Loop-Level Lepton Flavor Violation and Diphoton Signals in the Minimal Left-Right Symmetric Model
Shufang Qiang, Peiwen Wu, Yongchao Zhang
TL;DR
The paper analyzes 1-loop radiative couplings of a light $H_3$ in the minimal LRSM, focusing on lepton flavor-violating (LFV) and lepton flavor-conserving (LFC) couplings to charged leptons and the $H_3\gamma\gamma$ diphoton channel, generated by heavy LRSM states such as the RHNs $N_i$, the $W_R$, and charged scalars. It derives the dependence of these couplings on the right-handed scale $v_R$ and shows that current laboratory and astrophysical data impose strong bounds, with gamma-ray observations of SN1987A providing the leading constraint $v_R \gtrsim 2\times 10^{9}$ GeV; future high-precision muon experiments and supernova observations could extend sensitivity to $v_R \sim 5\times 10^{9}$ GeV and $6\times 10^{11}$ GeV, respectively. The work also highlights rich phenomenology for a light $H_3$, including LFV decays $\ell_\beta \to \ell_\alpha + X$ and diphoton decays, and emphasizes the complementarity of laboratory and astrophysical probes in testing LRSM parameter space. Overall, it demonstrates that radiative $H_3$ couplings provide a powerful, multi-pronged test of the LRSM and the scale of $SU(2)_R$ breaking.
Abstract
The left-right symmetric model (LRSM) could not only restore parity of the weak interaction, but also provide natural explanations of the tiny active neutrino masses via the seesaw mechanisms.

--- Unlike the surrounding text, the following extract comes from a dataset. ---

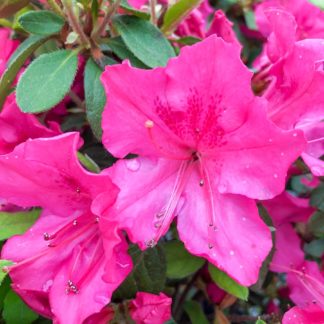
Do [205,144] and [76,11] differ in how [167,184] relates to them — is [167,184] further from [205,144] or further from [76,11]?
[76,11]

The $SU(2)_R$-breaking scalar $H_3$ can induce lepton flavor violating (LFV) effects in the minimal version of LRSM at the 1-loop order, originating from the mixing of heavy right-handed neutrinos. If $H_3$ is light, say below the GeV scale, it will lead to rich signals, e.g. the LFV muon and tauon decays $\ell_β\to \ell_α+ X$ ($X$ being either visible or invisible final states) and the anomalous supernova signatures. Combined with the diphoton coupling of $H_3$, the right-handed scale $v_R$ is excluded up to $2\times10^9$ GeV. In the future, the $v_R$ scale can be probed up to $5\times10^9$ GeV in high-precision muon experiments, and further up to $6\times10^{11}$ GeV by supernova observations.